Dans le café où il nous a donné rendez-vous, Emmanuel Booz ne passe pas inaperçu avec sa chevelure blanche qui lui donne un air de Johnny Winter, le guitariste albinos de rock américain. À bientôt 80 ans, habillé de noir, d’un tempérament chaleureux, il a gardé l’allure du beatnick qu’il fut dans sa jeunesse. Devant un bon jus de pomme (il ne boit pas d’alcool), il nous raconte sa vie fleuve percutée par tout ce que le XXe siècle a brassé de tragédies et de renaissances, la guerre, la découverte d’Elvis Presley, la lecture du livre Sur la route de Jack Kerouac. Né en 1943 à Versailles, Emmanuel aura eu du monde une première vision terrifiante : la mitraillette d’un gestapiste venu fouiller la maison de son grand-père, à Vierzon. Ses parents maquisards parviennent à le sauver et le cachent dans la campagne. Le petit garçon y restera plusieurs années, élevé par des résistants, avant que sa mère et son père, un jour de 1948, décident de le récupérer et l’emmènent à BoulogneBillancourt, où ils pansent leurs douloureux souvenirs. Emmanuel a 5 ans. S’il retourne souvent voir sa famille adoptive, il découvre le joli square des Longs-Prés, les terrains vagues, l’école maternelle de la rue Thiers. Il grandit entre les belles amitiés et les parties de football au sein de l’ACBB : "On avait un beau terrain sur les quais de la Seine." Sa bande d’amis et lui dansent dans la salle des fêtes, écument les cafés de la place Marcel-Sembat. Emmanuel retrouve son père qui mène des chantiers un peu partout sur la planète et prend goût au nomadisme.
COSMIQUE ET ATOMIQUE
On le croise, par exemple, à New York en 1965, flanqué de sa guitare et de ses poèmes. Plus tard, il enregistre un disque avec Arlo Guthrie, (fils de l’icône de la folk song Woody Guthrie), lui-même artiste culte depuis sa prestation au festival de Woodstock. "Qui étais-je pour cette star? Un franchouillard avec sa guitare, et pourtant, il me propose une collaboration." Ce sera l’adaptation française, en 1969, du fameux disque d’Arlo, Alice’s Restaurant, dont les chants illustrent le film libertaire d’Arthur Penn. Emmanuel publie trois autres albums, Le jour où les vaches (1974), Clochard (1976) et Dans quel état j’erre (1979) accompagné du regretté violoniste Didier Lockwood. Ses compositions, riches de jeux de mots drôlatiques passés dans le langage courant (« à l’aise, Blaise »), navigue entre psychédélisme rageur et imprécations rappelant Léo Ferré, qui lui propose de faire sa première partie. Mais le (sic) "poète cosmique atomique du rock français", comme l’écrira Philippe Manœuvre, ne rassure guère les producteurs déconcertés devant un être aussi inclassable.
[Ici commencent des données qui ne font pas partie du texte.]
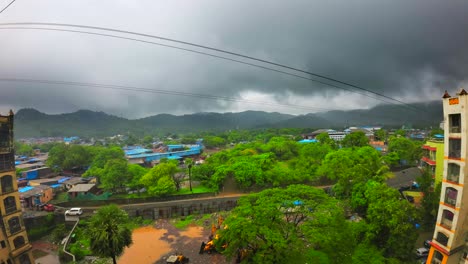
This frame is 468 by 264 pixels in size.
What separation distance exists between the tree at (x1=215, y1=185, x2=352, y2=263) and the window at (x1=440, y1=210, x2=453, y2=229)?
7.42 metres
DIFFICILE DE FAIRE 100 MÈTRES SANS UN « SALUT MANU ! »
Il disparaît, laissant son nom ici ou là, resurgit au générique du thriller américain La Mémoire dans la peau. "J’assurais la sécurité sur le film. Ils avaient besoin d’un chauffeur de taxi, et c’est la star Matt Damon qui leur a suggéré de me prendre. Il m’avait repéré. Mon look l’amusait." Il collabore à de nombreux scénarios, dont celui de Camping, la comédie à succès de Fabien Onteniente avec Franck Dubosc, tout cela en dormant parfois à la belle étoile, sans lien terrestre, sinon celui qui l’unit viscéralement à Boulogne-Billancourt, où il revient toujours, les poches remplies de poèmes et de notes de guitare.
Cette ville est la matrice de mon existence. Je me rends sur l’île Seguin pour écrire des poèmes. Je me promène dans Boulogne-Billancourt avec un plaisir toujours renouvelé. J’ai confiance. Les gens ici sont tellement gentils. Dans ce café, on m’a offert un pain au chocolat.
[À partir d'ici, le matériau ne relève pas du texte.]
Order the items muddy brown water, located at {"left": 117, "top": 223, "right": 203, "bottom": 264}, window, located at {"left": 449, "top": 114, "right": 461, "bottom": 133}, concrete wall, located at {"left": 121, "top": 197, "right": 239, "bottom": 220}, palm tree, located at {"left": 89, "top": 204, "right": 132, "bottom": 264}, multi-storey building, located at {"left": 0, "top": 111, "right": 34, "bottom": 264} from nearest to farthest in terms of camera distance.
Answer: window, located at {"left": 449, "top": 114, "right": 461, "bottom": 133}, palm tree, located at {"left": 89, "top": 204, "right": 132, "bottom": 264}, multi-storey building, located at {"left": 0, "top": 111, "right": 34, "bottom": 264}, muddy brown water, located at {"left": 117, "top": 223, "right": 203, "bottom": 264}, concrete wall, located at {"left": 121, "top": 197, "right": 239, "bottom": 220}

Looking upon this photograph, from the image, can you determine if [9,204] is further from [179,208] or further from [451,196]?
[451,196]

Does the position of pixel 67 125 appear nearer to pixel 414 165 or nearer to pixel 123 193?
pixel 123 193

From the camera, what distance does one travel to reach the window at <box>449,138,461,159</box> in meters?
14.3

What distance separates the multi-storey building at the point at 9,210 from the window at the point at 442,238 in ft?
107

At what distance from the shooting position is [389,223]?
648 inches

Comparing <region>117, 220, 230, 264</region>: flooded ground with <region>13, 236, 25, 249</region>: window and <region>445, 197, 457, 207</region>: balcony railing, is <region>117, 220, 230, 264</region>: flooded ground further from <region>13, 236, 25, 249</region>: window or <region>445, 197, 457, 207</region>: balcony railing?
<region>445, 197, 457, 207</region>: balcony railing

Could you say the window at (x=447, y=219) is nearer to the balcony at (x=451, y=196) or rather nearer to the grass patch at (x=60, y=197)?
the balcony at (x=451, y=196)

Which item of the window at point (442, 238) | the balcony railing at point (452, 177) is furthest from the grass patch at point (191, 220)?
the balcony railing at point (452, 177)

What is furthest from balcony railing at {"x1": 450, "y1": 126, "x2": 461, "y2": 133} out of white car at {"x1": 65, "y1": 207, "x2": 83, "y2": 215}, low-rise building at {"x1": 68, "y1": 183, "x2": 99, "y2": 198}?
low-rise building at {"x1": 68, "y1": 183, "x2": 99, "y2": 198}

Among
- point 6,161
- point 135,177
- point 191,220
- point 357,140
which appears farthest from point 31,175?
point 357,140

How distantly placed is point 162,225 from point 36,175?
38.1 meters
Pendant ses déambulations, difficile d’échapper à un "Salut Manu !". De jolies passantes, aussi, le saluent. "C’est une chance, sourit-il. À 80 ans, je plais encore aux femmes." Il aime musarder dans les rues Diaz, Reinhardt et Fernand-Pelloutier: "Bingo, d’un seul coup, je me retrouve en 1950. Tu vois la grande maison blanche ? Si je gagne au loto, je la rachète et j’y mets tous mes potes, enfin, ceux qui sont encore en vie…"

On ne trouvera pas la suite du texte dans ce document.